Chestnut-derived porous carbon with O and N co-doping as electrode for high-performance supercapacitor

The capacitive performance of carbon materials as supercapacitor electrode is synergistically influenced by the surface porous structure, graphitization structure, and surface atomic doping. However, simple realization of their synergistic regulation still faces significant challenges. Based on the biological porous structure, heteroatom-rich content and low cost of chestnut, this work adopt chestnut as precursor to prepare carbon electrode, of which the pores, graphitization, and surface atomic doping are synergistically regulated by simply changing the activation temperature.

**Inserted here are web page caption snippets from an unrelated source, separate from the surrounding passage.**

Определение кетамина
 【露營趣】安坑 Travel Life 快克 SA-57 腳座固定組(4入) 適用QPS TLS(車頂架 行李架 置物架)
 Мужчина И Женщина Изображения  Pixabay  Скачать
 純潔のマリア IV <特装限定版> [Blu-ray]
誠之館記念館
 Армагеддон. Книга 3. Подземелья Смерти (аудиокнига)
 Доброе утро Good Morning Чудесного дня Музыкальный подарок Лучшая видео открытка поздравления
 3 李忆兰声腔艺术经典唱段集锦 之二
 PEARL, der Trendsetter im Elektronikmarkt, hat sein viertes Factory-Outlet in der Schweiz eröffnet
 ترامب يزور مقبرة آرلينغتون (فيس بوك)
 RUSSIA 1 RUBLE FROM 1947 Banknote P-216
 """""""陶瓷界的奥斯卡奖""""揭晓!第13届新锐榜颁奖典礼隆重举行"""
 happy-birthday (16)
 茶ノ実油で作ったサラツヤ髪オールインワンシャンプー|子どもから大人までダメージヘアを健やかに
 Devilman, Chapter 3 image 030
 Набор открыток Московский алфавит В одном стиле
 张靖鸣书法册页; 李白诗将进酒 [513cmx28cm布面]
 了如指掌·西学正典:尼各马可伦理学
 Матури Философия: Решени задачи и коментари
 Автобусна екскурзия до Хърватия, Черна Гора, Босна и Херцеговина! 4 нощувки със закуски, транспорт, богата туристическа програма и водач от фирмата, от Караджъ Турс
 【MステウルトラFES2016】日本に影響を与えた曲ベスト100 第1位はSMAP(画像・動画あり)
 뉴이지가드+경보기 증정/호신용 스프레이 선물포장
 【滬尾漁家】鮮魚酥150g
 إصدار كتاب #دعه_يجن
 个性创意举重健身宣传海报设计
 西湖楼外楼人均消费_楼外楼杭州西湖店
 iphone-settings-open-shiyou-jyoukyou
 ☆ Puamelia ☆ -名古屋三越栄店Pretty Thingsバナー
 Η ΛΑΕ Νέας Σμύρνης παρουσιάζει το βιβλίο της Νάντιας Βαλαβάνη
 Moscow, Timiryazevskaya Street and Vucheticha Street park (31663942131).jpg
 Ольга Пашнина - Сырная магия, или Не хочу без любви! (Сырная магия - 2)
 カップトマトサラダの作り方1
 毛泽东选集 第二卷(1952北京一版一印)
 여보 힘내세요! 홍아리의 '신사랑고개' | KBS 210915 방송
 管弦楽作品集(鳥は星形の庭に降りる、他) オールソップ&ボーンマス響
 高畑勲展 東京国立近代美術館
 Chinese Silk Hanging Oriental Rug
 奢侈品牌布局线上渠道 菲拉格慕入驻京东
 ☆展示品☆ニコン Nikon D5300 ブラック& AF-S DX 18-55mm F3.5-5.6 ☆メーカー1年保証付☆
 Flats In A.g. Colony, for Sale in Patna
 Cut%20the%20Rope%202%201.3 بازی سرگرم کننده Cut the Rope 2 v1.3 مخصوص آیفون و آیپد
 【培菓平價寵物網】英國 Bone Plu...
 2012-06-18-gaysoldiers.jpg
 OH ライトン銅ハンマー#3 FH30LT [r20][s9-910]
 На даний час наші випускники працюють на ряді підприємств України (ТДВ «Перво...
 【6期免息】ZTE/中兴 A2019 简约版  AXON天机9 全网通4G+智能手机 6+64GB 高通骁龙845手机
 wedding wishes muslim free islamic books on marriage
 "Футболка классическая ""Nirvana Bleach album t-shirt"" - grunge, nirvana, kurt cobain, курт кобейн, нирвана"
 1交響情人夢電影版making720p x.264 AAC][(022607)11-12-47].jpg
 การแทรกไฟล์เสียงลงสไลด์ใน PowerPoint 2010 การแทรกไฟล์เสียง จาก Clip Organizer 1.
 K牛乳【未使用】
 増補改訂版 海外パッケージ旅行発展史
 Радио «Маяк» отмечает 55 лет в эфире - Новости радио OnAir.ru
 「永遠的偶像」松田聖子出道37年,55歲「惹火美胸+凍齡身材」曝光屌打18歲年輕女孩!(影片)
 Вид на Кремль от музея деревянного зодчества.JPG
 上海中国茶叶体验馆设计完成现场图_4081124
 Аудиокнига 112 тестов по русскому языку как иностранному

The optimized carbon electrode possesses a hierarchical porous structure with partial graphitization and O and N co-doping. Benefited from these merits, the chestnut-derived porous carbon as a supercapacitor electrode, can achieve a high specific capacitance of 328.6 F/g at 1 A/g, which still retains 80.8% when the current density enlarging to 20 A/g. By packaging the symmetric electric double-layer capacitor, the device exhibits a specific capacitance of 63.6 F/g at 1 A/g, delivering an energy density of 12.7 W center dot h/kg at a power density of 600 W/kg. The stability of the device is tested at a current density of 20 A/g, which shows a capacitance retention rate of up to 90% after 10000 charge-discharge cycles.